**Required task**
Could you reproduce the rows below, substituting "red rucksack" for every "red backpack" and changing nothing else? Leave the pictures out.

━━━━━ Provided records ━━━━━

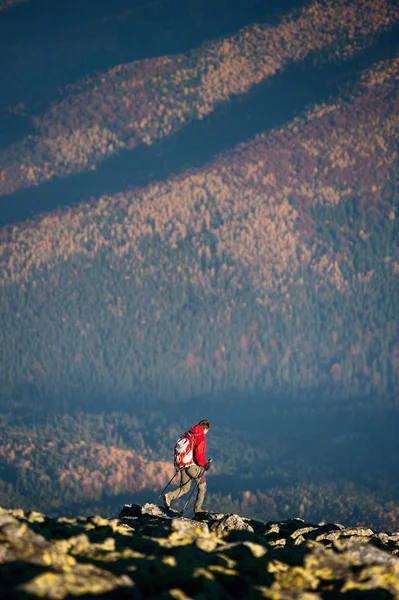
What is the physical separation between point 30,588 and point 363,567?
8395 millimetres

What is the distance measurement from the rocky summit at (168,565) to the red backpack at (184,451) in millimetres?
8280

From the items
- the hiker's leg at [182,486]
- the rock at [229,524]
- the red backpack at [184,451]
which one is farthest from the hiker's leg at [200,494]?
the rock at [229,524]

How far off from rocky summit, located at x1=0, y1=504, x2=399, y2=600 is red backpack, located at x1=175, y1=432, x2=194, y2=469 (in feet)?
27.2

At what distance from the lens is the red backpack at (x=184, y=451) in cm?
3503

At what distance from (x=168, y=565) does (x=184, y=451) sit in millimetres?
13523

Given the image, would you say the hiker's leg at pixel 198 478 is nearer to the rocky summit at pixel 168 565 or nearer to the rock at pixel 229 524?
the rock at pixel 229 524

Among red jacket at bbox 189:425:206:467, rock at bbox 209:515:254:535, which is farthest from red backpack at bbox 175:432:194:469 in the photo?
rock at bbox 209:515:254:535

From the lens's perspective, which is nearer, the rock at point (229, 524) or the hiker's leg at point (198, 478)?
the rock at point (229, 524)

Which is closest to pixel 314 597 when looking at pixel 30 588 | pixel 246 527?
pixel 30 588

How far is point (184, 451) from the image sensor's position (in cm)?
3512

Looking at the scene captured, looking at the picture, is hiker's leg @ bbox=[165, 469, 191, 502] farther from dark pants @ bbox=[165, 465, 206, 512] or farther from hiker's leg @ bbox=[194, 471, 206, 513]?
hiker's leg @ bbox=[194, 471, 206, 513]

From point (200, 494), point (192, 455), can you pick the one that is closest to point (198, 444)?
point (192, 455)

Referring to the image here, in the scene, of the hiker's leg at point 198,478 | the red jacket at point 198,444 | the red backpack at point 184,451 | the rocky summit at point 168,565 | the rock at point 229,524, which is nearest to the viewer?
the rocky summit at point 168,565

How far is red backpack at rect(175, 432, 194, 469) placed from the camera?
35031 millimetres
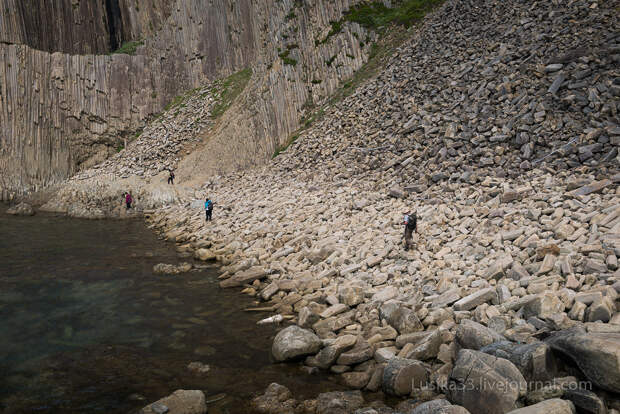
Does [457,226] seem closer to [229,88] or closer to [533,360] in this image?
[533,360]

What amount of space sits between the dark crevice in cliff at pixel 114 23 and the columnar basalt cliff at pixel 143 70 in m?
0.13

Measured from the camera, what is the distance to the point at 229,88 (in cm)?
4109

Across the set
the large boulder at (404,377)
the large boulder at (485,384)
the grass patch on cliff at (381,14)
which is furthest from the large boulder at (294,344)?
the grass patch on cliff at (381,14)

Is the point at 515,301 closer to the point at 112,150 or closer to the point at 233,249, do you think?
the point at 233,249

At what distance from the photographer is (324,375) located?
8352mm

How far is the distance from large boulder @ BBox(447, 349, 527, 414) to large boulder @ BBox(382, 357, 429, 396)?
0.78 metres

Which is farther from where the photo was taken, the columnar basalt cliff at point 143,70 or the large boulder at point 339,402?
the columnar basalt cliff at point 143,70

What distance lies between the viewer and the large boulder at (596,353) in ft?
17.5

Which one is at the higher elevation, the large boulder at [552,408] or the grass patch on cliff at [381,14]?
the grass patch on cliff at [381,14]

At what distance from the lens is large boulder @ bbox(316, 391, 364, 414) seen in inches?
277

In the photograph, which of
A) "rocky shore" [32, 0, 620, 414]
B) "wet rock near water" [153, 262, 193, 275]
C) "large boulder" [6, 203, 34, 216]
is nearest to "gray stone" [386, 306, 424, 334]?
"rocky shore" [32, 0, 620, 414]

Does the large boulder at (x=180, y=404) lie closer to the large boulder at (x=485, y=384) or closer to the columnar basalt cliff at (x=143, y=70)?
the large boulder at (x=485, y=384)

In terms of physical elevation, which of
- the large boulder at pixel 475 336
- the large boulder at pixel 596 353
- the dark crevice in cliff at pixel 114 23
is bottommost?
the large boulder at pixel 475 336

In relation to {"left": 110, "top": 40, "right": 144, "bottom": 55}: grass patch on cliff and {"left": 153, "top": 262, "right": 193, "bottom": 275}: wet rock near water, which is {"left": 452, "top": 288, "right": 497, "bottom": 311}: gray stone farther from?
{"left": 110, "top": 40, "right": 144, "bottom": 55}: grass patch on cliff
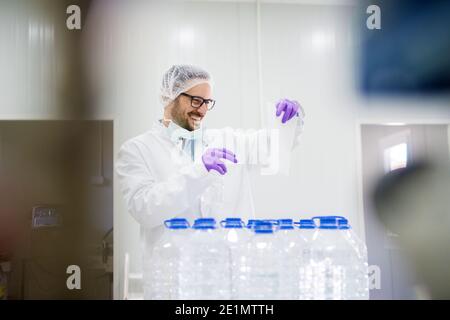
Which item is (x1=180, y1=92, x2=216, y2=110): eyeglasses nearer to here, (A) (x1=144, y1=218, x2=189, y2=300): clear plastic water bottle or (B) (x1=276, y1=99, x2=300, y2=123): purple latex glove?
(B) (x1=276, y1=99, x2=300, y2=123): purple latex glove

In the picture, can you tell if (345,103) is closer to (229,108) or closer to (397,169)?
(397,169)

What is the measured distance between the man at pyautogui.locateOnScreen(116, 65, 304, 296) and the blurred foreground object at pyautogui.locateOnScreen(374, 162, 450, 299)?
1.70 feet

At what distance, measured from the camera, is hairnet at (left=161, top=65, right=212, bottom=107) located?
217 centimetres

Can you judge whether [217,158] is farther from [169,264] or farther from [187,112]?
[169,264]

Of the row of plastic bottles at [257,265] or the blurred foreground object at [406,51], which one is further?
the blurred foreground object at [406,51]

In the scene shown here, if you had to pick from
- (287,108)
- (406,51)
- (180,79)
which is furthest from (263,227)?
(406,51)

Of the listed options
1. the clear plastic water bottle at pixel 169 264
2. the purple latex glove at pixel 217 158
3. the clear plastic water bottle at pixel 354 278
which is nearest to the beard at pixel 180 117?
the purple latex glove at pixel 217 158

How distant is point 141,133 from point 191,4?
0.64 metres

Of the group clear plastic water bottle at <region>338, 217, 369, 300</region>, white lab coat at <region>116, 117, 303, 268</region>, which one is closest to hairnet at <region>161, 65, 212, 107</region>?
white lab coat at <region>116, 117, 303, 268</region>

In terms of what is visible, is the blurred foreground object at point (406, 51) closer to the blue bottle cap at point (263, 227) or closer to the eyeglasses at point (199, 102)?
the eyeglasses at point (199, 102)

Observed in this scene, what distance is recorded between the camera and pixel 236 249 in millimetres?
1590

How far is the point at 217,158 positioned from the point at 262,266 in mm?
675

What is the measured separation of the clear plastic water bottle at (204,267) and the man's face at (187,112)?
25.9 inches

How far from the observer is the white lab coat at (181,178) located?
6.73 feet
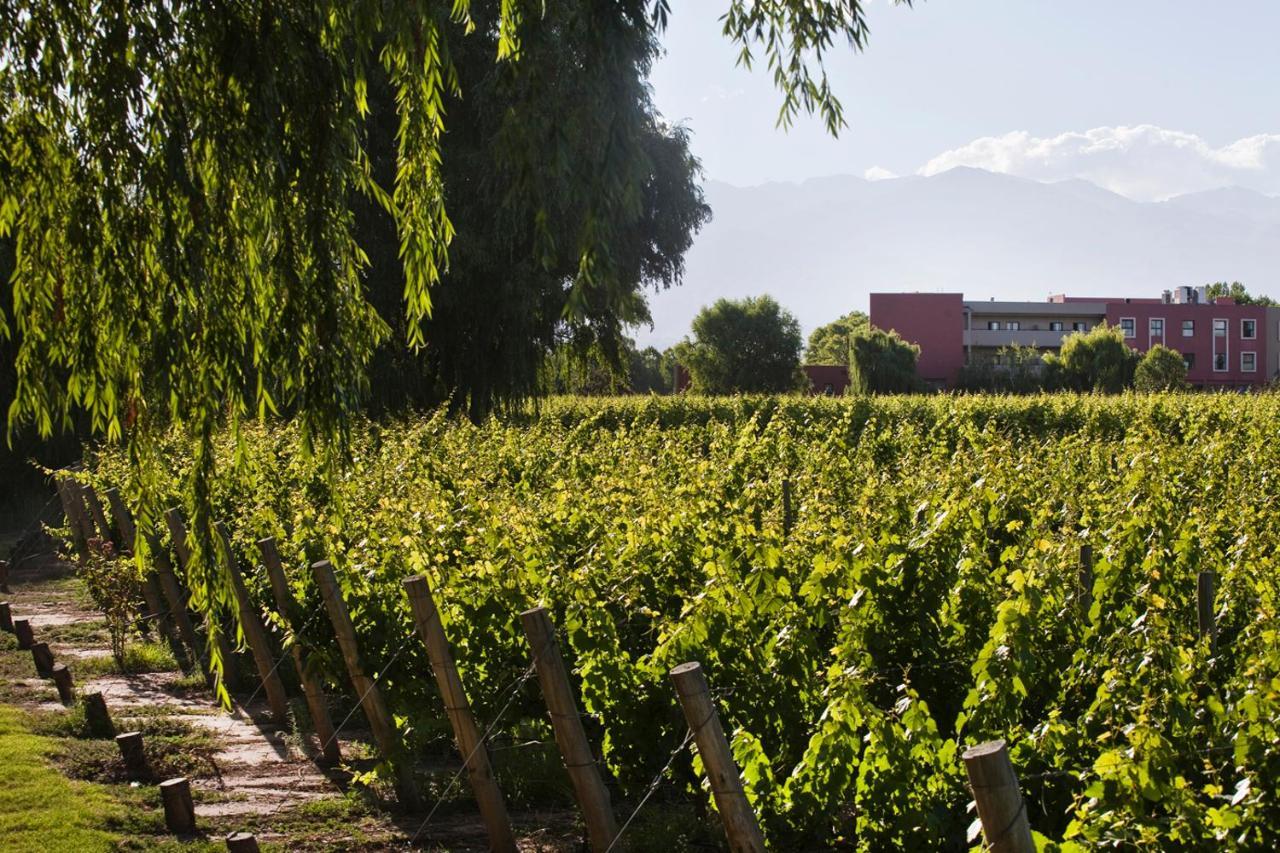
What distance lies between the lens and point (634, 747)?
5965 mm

━━━━━

**Exercise solution**
What is the physical separation between point 30,588 and point 363,567?
8395 millimetres

What is the distance measurement from the rocky summit at (168,565) to the red rucksack at (184,451) in millimetres?
8280

From the items
- the hiker's leg at [182,486]
- the rock at [229,524]
- the red rucksack at [184,451]
which one is farthest from the hiker's leg at [200,494]?
the rock at [229,524]

How far off from rocky summit, located at x1=0, y1=504, x2=399, y2=600 is red rucksack, located at x1=175, y1=432, x2=194, y2=469 (in feet)?
27.2

At what distance from the lens is the red rucksack at (x=184, y=451) in cm?
3503

At what distance from (x=168, y=565) does (x=184, y=451) sit in millimetres?
13523

Given the image, would you say the hiker's leg at pixel 198 478 is nearer to the rocky summit at pixel 168 565 or nearer to the rock at pixel 229 524?
the rock at pixel 229 524

Among red jacket at bbox 189:425:206:467, rock at bbox 209:515:254:535, which is farthest from red rucksack at bbox 175:432:194:469 in the photo?
rock at bbox 209:515:254:535

From the lens's perspective, which is nearer, the rock at point (229, 524) or the hiker's leg at point (198, 478)?
the rock at point (229, 524)

Which is closest to pixel 314 597 when looking at pixel 30 588 | pixel 246 527?
pixel 30 588

How far is point (184, 451) from the image sensor's position (in cm)?
3512

Looking at the scene captured, looking at the picture, is hiker's leg @ bbox=[165, 469, 191, 502] farther from dark pants @ bbox=[165, 465, 206, 512] or farther from hiker's leg @ bbox=[194, 471, 206, 513]?
hiker's leg @ bbox=[194, 471, 206, 513]

From point (200, 494), point (192, 455), can you pick the one that is closest to point (198, 444)?
point (192, 455)

Referring to the image here, in the scene, of the hiker's leg at point 198,478 | the red jacket at point 198,444 | the red rucksack at point 184,451 | the rocky summit at point 168,565 | the rock at point 229,524, which is nearest to the viewer?
the rocky summit at point 168,565

How far is red rucksack at rect(175, 432, 194, 469) placed from the camera?
35031 millimetres
Does [457,226] seem closer to [229,88] or closer to [533,360] in this image?
[533,360]

What amount of space sits between the dark crevice in cliff at pixel 114 23 and the columnar basalt cliff at pixel 143 70 in m?
0.13

Measured from the camera, what is the distance to the point at 229,88 (in cm)?
4109

Across the set
the large boulder at (404,377)
the large boulder at (485,384)
the grass patch on cliff at (381,14)
which is furthest from the large boulder at (294,344)?
the grass patch on cliff at (381,14)

Is the point at 515,301 closer to the point at 112,150 or closer to the point at 233,249, do you think?
the point at 233,249

At what distance from the photographer is (324,375) located?
8352mm

How far is the distance from large boulder @ BBox(447, 349, 527, 414) to large boulder @ BBox(382, 357, 429, 396)?
0.78 metres

Which is farther from where the photo was taken, the columnar basalt cliff at point 143,70 or the large boulder at point 339,402?
the columnar basalt cliff at point 143,70

What distance lies between the viewer and the large boulder at (596,353) in ft?
17.5

Which one is at the higher elevation, the large boulder at [552,408] or the grass patch on cliff at [381,14]?
the grass patch on cliff at [381,14]

At what distance from the lens is large boulder @ bbox(316, 391, 364, 414) seen in inches?
277

In the photograph, which of
A) "rocky shore" [32, 0, 620, 414]
B) "wet rock near water" [153, 262, 193, 275]
C) "large boulder" [6, 203, 34, 216]
is nearest to "gray stone" [386, 306, 424, 334]?
"rocky shore" [32, 0, 620, 414]

Does the large boulder at (x=180, y=404) lie closer to the large boulder at (x=485, y=384) or closer to the columnar basalt cliff at (x=143, y=70)?
the large boulder at (x=485, y=384)

In terms of physical elevation, which of
- the large boulder at pixel 475 336
- the large boulder at pixel 596 353
- the dark crevice in cliff at pixel 114 23
is bottommost?
the large boulder at pixel 475 336

In relation to {"left": 110, "top": 40, "right": 144, "bottom": 55}: grass patch on cliff and {"left": 153, "top": 262, "right": 193, "bottom": 275}: wet rock near water, which is {"left": 452, "top": 288, "right": 497, "bottom": 311}: gray stone farther from?
{"left": 110, "top": 40, "right": 144, "bottom": 55}: grass patch on cliff
Which item is (x1=180, y1=92, x2=216, y2=110): eyeglasses nearer to here, (A) (x1=144, y1=218, x2=189, y2=300): clear plastic water bottle or (B) (x1=276, y1=99, x2=300, y2=123): purple latex glove?
(B) (x1=276, y1=99, x2=300, y2=123): purple latex glove

In the picture, can you tell if (345,103) is closer to (229,108) or closer to (397,169)?
(397,169)

What is the measured distance between the man at pyautogui.locateOnScreen(116, 65, 304, 296) and the blurred foreground object at pyautogui.locateOnScreen(374, 162, 450, 299)?
1.70 feet

At what distance, measured from the camera, is hairnet at (left=161, top=65, right=212, bottom=107) located?
217 centimetres

Can you judge whether [217,158] is farther from [169,264] or farther from [187,112]?
[169,264]

Of the row of plastic bottles at [257,265] or the blurred foreground object at [406,51], which one is further?
the blurred foreground object at [406,51]

In the scene shown here, if you had to pick from
- (287,108)
- (406,51)
- (180,79)
which is furthest from (263,227)?
(406,51)

Of the listed options
1. the clear plastic water bottle at pixel 169 264
2. the purple latex glove at pixel 217 158
3. the clear plastic water bottle at pixel 354 278
which is nearest to the beard at pixel 180 117?
the purple latex glove at pixel 217 158

How distant is point 141,133 from point 191,4?
0.64 metres

Of the group clear plastic water bottle at <region>338, 217, 369, 300</region>, white lab coat at <region>116, 117, 303, 268</region>, which one is closest to hairnet at <region>161, 65, 212, 107</region>?
white lab coat at <region>116, 117, 303, 268</region>

In terms of what is visible, is the blurred foreground object at point (406, 51) closer to the blue bottle cap at point (263, 227) or closer to the eyeglasses at point (199, 102)?
the eyeglasses at point (199, 102)

Observed in this scene, what distance is recorded between the camera and pixel 236 249 in millimetres?
1590

How far is the point at 217,158 positioned from the point at 262,266 in mm?
675

What is the measured separation of the clear plastic water bottle at (204,267) and the man's face at (187,112)?
25.9 inches

How far from the observer is the white lab coat at (181,178) located?
6.73 feet
What distance lies between the lens and point (634, 747)?
5965 mm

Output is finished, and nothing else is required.